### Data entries
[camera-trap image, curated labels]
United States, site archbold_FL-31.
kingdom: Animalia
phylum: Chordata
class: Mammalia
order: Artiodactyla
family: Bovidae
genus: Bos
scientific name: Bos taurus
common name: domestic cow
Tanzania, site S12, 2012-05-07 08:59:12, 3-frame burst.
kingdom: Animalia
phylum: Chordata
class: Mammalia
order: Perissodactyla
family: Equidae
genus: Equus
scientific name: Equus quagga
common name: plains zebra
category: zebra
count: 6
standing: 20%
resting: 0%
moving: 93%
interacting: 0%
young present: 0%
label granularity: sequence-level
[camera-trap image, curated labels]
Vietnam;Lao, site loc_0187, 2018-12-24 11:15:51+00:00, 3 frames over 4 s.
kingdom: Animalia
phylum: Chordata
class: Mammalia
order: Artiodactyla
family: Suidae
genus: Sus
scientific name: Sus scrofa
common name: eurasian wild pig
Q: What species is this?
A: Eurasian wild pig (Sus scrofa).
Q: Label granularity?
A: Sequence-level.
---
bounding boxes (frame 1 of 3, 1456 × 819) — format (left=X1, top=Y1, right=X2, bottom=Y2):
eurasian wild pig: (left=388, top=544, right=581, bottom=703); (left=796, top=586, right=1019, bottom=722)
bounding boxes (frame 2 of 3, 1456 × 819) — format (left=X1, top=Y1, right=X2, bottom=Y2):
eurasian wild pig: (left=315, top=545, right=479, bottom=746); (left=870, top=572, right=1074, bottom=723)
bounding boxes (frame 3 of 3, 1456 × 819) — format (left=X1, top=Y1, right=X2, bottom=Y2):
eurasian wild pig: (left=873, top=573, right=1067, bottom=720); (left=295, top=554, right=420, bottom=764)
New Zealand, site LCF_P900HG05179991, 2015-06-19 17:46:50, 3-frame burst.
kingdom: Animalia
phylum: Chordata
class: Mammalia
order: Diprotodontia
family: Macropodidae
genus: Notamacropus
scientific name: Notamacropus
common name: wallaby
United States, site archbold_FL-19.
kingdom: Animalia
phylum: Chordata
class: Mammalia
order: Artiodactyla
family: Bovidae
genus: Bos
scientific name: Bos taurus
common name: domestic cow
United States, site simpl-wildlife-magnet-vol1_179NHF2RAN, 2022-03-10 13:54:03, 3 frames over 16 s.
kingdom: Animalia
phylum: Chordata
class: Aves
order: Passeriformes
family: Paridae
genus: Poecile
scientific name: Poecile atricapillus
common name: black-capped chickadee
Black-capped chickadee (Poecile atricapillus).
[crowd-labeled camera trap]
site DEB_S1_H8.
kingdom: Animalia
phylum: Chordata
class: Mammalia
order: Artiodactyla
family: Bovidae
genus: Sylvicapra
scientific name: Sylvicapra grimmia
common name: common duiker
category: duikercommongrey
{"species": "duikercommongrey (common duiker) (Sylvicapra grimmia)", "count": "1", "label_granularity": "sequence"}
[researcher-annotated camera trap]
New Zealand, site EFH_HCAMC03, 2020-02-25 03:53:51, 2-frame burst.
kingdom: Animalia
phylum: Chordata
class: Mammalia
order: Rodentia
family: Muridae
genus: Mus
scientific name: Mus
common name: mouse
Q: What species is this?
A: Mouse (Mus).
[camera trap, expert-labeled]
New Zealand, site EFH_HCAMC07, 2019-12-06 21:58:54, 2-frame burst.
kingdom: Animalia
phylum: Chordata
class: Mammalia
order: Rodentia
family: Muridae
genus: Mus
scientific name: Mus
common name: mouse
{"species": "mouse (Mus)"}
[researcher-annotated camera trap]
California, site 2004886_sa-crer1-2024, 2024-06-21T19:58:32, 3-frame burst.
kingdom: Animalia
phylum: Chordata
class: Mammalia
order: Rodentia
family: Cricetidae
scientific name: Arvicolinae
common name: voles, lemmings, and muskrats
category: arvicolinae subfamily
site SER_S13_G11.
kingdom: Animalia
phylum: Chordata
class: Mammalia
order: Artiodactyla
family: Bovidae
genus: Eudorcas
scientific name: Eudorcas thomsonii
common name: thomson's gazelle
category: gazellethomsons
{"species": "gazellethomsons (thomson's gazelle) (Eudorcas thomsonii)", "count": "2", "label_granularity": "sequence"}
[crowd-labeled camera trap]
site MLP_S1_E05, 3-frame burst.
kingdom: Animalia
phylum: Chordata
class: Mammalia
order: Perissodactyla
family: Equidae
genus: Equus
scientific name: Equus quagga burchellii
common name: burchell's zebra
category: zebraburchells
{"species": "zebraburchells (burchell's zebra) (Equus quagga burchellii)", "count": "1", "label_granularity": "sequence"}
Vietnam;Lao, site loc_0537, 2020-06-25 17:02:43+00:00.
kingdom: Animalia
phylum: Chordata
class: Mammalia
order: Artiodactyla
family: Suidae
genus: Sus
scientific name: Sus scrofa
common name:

### Brief
Every entry above should be retyped exactly as it appears.

### Answer for the task
[camera-trap image, curated labels]
United States, site archbold_FL-31.
kingdom: Animalia
phylum: Chordata
class: Mammalia
order: Artiodactyla
family: Bovidae
genus: Bos
scientific name: Bos taurus
common name: domestic cow
Tanzania, site S12, 2012-05-07 08:59:12, 3-frame burst.
kingdom: Animalia
phylum: Chordata
class: Mammalia
order: Perissodactyla
family: Equidae
genus: Equus
scientific name: Equus quagga
common name: plains zebra
category: zebra
count: 6
standing: 20%
resting: 0%
moving: 93%
interacting: 0%
young present: 0%
label granularity: sequence-level
[camera-trap image, curated labels]
Vietnam;Lao, site loc_0187, 2018-12-24 11:15:51+00:00, 3 frames over 4 s.
kingdom: Animalia
phylum: Chordata
class: Mammalia
order: Artiodactyla
family: Suidae
genus: Sus
scientific name: Sus scrofa
common name: eurasian wild pig
Q: What species is this?
A: Eurasian wild pig (Sus scrofa).
Q: Label granularity?
A: Sequence-level.
---
bounding boxes (frame 1 of 3, 1456 × 819) — format (left=X1, top=Y1, right=X2, bottom=Y2):
eurasian wild pig: (left=388, top=544, right=581, bottom=703); (left=796, top=586, right=1019, bottom=722)
bounding boxes (frame 2 of 3, 1456 × 819) — format (left=X1, top=Y1, right=X2, bottom=Y2):
eurasian wild pig: (left=315, top=545, right=479, bottom=746); (left=870, top=572, right=1074, bottom=723)
bounding boxes (frame 3 of 3, 1456 × 819) — format (left=X1, top=Y1, right=X2, bottom=Y2):
eurasian wild pig: (left=873, top=573, right=1067, bottom=720); (left=295, top=554, right=420, bottom=764)
New Zealand, site LCF_P900HG05179991, 2015-06-19 17:46:50, 3-frame burst.
kingdom: Animalia
phylum: Chordata
class: Mammalia
order: Diprotodontia
family: Macropodidae
genus: Notamacropus
scientific name: Notamacropus
common name: wallaby
United States, site archbold_FL-19.
kingdom: Animalia
phylum: Chordata
class: Mammalia
order: Artiodactyla
family: Bovidae
genus: Bos
scientific name: Bos taurus
common name: domestic cow
United States, site simpl-wildlife-magnet-vol1_179NHF2RAN, 2022-03-10 13:54:03, 3 frames over 16 s.
kingdom: Animalia
phylum: Chordata
class: Aves
order: Passeriformes
family: Paridae
genus: Poecile
scientific name: Poecile atricapillus
common name: black-capped chickadee
Black-capped chickadee (Poecile atricapillus).
[crowd-labeled camera trap]
site DEB_S1_H8.
kingdom: Animalia
phylum: Chordata
class: Mammalia
order: Artiodactyla
family: Bovidae
genus: Sylvicapra
scientific name: Sylvicapra grimmia
common name: common duiker
category: duikercommongrey
{"species": "duikercommongrey (common duiker) (Sylvicapra grimmia)", "count": "1", "label_granularity": "sequence"}
[researcher-annotated camera trap]
New Zealand, site EFH_HCAMC03, 2020-02-25 03:53:51, 2-frame burst.
kingdom: Animalia
phylum: Chordata
class: Mammalia
order: Rodentia
family: Muridae
genus: Mus
scientific name: Mus
common name: mouse
Q: What species is this?
A: Mouse (Mus).
[camera trap, expert-labeled]
New Zealand, site EFH_HCAMC07, 2019-12-06 21:58:54, 2-frame burst.
kingdom: Animalia
phylum: Chordata
class: Mammalia
order: Rodentia
family: Muridae
genus: Mus
scientific name: Mus
common name: mouse
{"species": "mouse (Mus)"}
[researcher-annotated camera trap]
California, site 2004886_sa-crer1-2024, 2024-06-21T19:58:32, 3-frame burst.
kingdom: Animalia
phylum: Chordata
class: Mammalia
order: Rodentia
family: Cricetidae
scientific name: Arvicolinae
common name: voles, lemmings, and muskrats
category: arvicolinae subfamily
site SER_S13_G11.
kingdom: Animalia
phylum: Chordata
class: Mammalia
order: Artiodactyla
family: Bovidae
genus: Eudorcas
scientific name: Eudorcas thomsonii
common name: thomson's gazelle
category: gazellethomsons
{"species": "gazellethomsons (thomson's gazelle) (Eudorcas thomsonii)", "count": "2", "label_granularity": "sequence"}
[crowd-labeled camera trap]
site MLP_S1_E05, 3-frame burst.
kingdom: Animalia
phylum: Chordata
class: Mammalia
order: Perissodactyla
family: Equidae
genus: Equus
scientific name: Equus quagga burchellii
common name: burchell's zebra
category: zebraburchells
{"species": "zebraburchells (burchell's zebra) (Equus quagga burchellii)", "count": "1", "label_granularity": "sequence"}
Vietnam;Lao, site loc_0537, 2020-06-25 17:02:43+00:00.
kingdom: Animalia
phylum: Chordata
class: Mammalia
order: Artiodactyla
family: Suidae
genus: Sus
scientific name: Sus scrofa
common name:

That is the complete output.